Israeli startup comes out of stealth with $30 million for self-serve cyber platform
Sola Security, founded by cybersecurity veterans, has built a platform to simplify and cut the costs for enterprises to secure their networks and assets from malicious attacks
Sharon Wrobel is a tech reporter for The Times of Israel.
Israeli AI startup Sola Security came out of stealth on Tuesday armed with $30 million in funding and a self-serve software platform to make cyber threat security accessible and affordable to any size of business or startup.
Cybersecurity veterans Guy Flechter, co-founder of Cider Security, acquired by US cyber giant Palo Alto Networks; and Ron Peled, former LivePerson executive said they founded Sola in 2024 out of frustration that security teams at businesses were drowning in expensive, siloed security tools that require engineering staff to manage and were not countering cyber threats effectively.
Businesses juggle up to 50 separate tools to secure their networks, data and assets, each with its own cost and maintenance headache to manage. Teams and security professionals, in particular in small and medium-sized businesses struggle to cope with alerts that security apps generate as they lack the resources to manage them. This often results in inefficiencies and security gaps, according to Sola.

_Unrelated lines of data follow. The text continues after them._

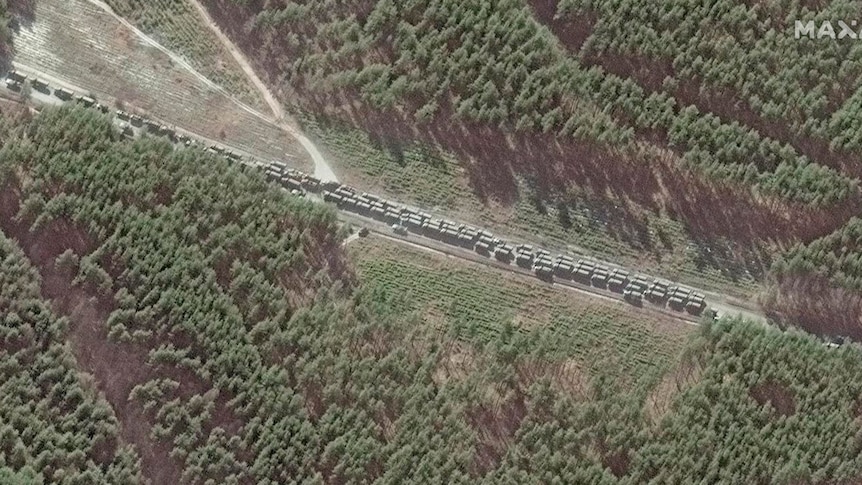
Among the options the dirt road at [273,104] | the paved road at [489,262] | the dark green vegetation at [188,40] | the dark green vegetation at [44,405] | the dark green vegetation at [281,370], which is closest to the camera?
the dark green vegetation at [44,405]

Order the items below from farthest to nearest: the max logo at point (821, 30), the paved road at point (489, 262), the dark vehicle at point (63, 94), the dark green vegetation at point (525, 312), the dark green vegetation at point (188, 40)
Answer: the dark green vegetation at point (188, 40)
the max logo at point (821, 30)
the paved road at point (489, 262)
the dark vehicle at point (63, 94)
the dark green vegetation at point (525, 312)

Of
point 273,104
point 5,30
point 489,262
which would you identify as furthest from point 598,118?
point 5,30

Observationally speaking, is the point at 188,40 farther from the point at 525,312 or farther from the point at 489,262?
the point at 525,312

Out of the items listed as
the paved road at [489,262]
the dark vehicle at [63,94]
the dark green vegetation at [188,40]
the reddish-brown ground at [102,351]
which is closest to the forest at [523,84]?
the dark green vegetation at [188,40]

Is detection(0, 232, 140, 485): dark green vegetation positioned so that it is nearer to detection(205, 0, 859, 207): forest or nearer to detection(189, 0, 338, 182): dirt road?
detection(189, 0, 338, 182): dirt road

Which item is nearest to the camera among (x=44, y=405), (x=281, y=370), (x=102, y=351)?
(x=44, y=405)

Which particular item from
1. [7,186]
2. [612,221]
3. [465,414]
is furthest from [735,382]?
[7,186]

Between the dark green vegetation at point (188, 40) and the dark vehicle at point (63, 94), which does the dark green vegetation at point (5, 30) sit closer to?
the dark vehicle at point (63, 94)

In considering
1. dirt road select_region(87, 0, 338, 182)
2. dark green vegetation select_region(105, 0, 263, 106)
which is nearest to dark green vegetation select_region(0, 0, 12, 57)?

“Security tools today are either too narrow to solve real problems or too bloated to be usable,” said Sola CEO Flechter. “Cybersecurity shouldn’t be this hard or expensive.”
Flechter said that Sola’s premise is to allow “any team to create and customize security solutions instantly, without the overhead, without the engineering burden, and without the ridiculous price tag.”
The startup has secured seed funding led by venture capital fund S Capital and prominent venture capitalist Mike Moritz. Other investors include venture capital funds S32, Glilot Capital Partners, and angel investors.
“Sola has embraced an audacious approach which will help make it easier for developers to plug the holes that riddle any security architecture,” said Moritz, former chairman at Sequoia venture capital fund. “Sola’s designs are bold, adventurous and desperately needed…but 10 years from now, security experts will wonder how they ever lived without Sola.”
Sola’s self-serve artificial intelligence-based software platform is tailored to enable businesses and organizations with a basic understanding of their security needs to build customized security tools in minutes by asking questions in natural language or using ready-made solutions from the startup’s app gallery. The no-code platform is designed to reduce complexity and lower costs as its use does not require dedicated security engineers.
“We see ourselves as part of the self-serve revolution created by giants such as Canva [for design] and Stripe [for payments], who changed the way we work in their domains,” said Flechter.